- **DATA SUPPLIED**
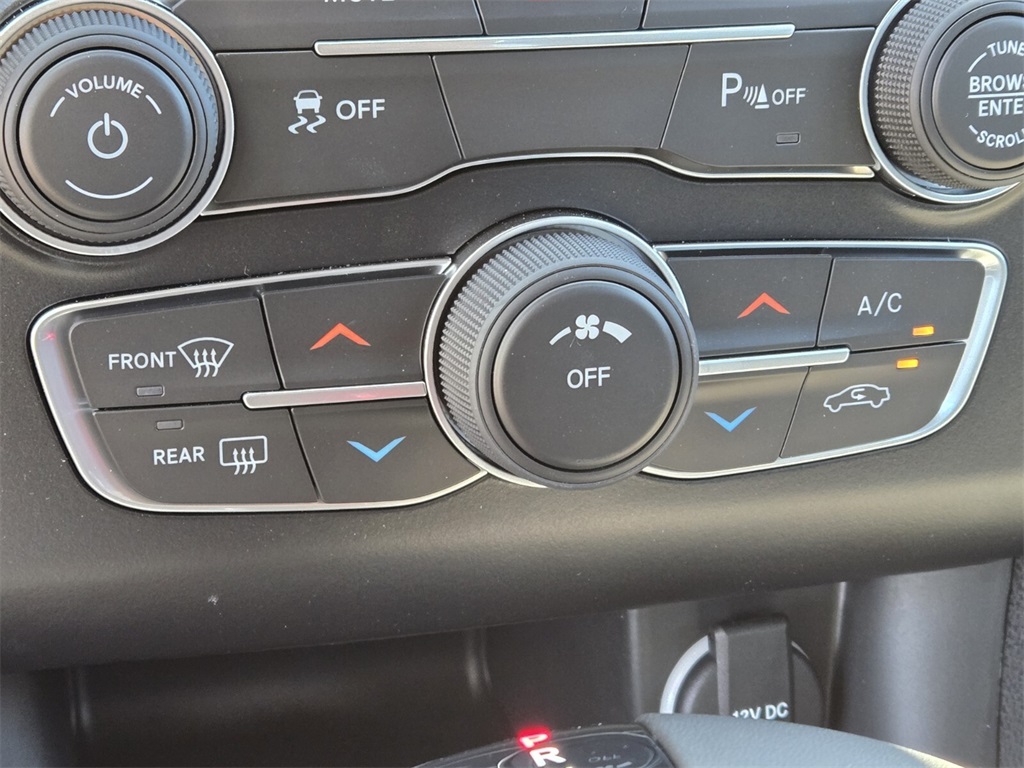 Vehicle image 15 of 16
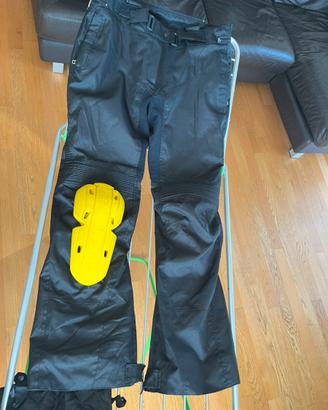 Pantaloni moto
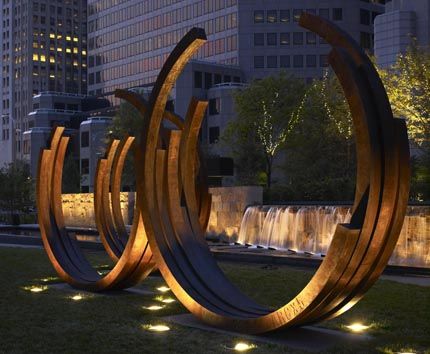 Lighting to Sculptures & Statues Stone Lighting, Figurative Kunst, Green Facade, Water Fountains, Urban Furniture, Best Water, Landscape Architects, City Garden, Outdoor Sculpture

* * *

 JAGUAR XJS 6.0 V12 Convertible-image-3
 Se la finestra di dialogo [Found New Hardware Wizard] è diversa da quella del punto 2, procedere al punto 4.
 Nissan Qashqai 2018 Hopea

...

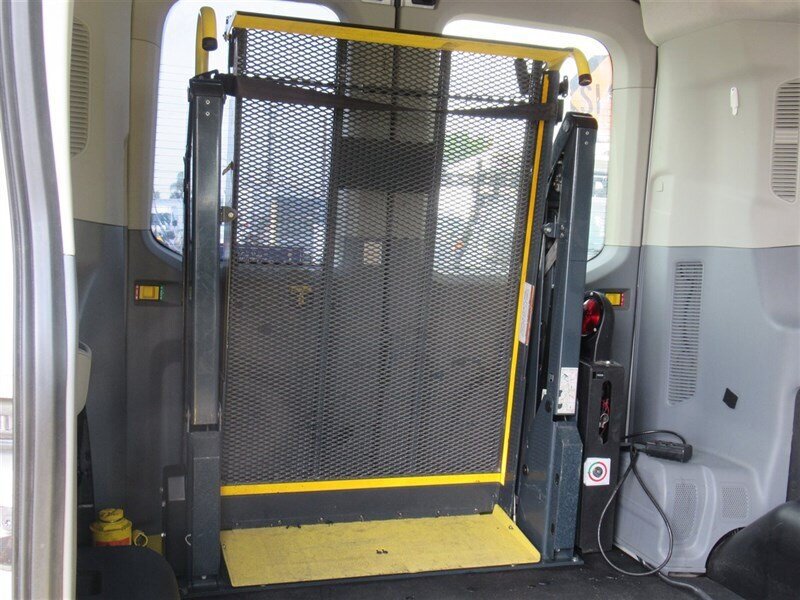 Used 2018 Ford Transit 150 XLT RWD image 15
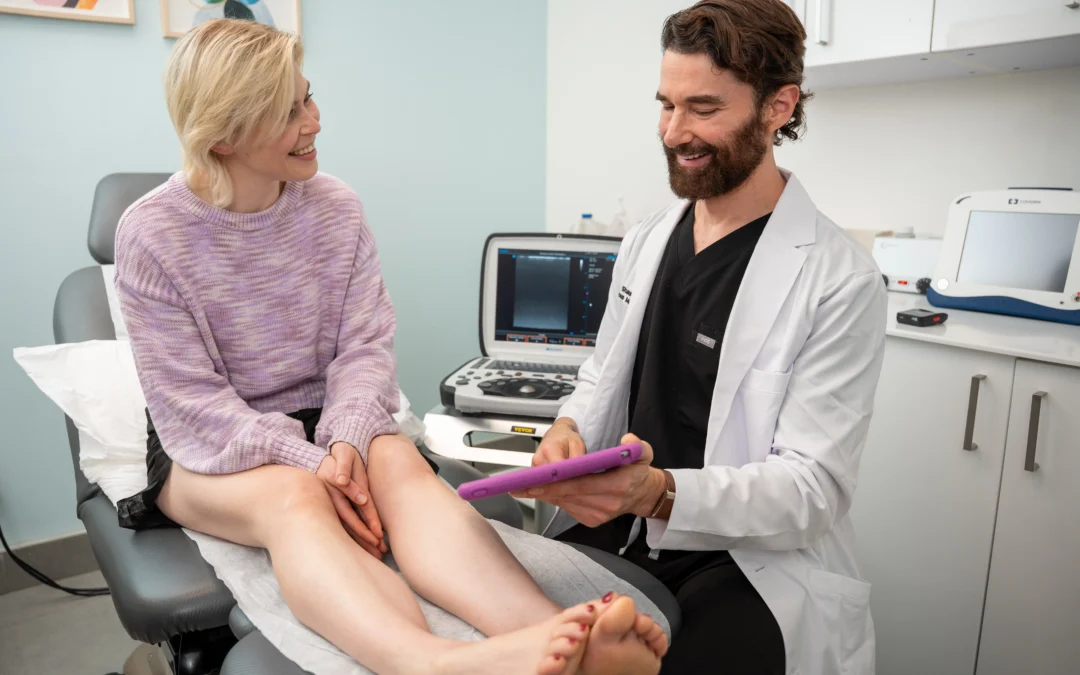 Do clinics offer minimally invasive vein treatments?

- **REQUIREMENT**
Given the listing above, repeat exactly the lines starting at the one with "Vehicle image 15 of 16" and ending at the one with "Lighting to Sculptures", inclusive, excluding pictures.

- **TASK RESULT**
 Vehicle image 15 of 16
 Pantaloni moto
 Lighting to Sculptures & Statues Stone Lighting, Figurative Kunst, Green Facade, Water Fountains, Urban Furniture, Best Water, Landscape Architects, City Garden, Outdoor Sculpture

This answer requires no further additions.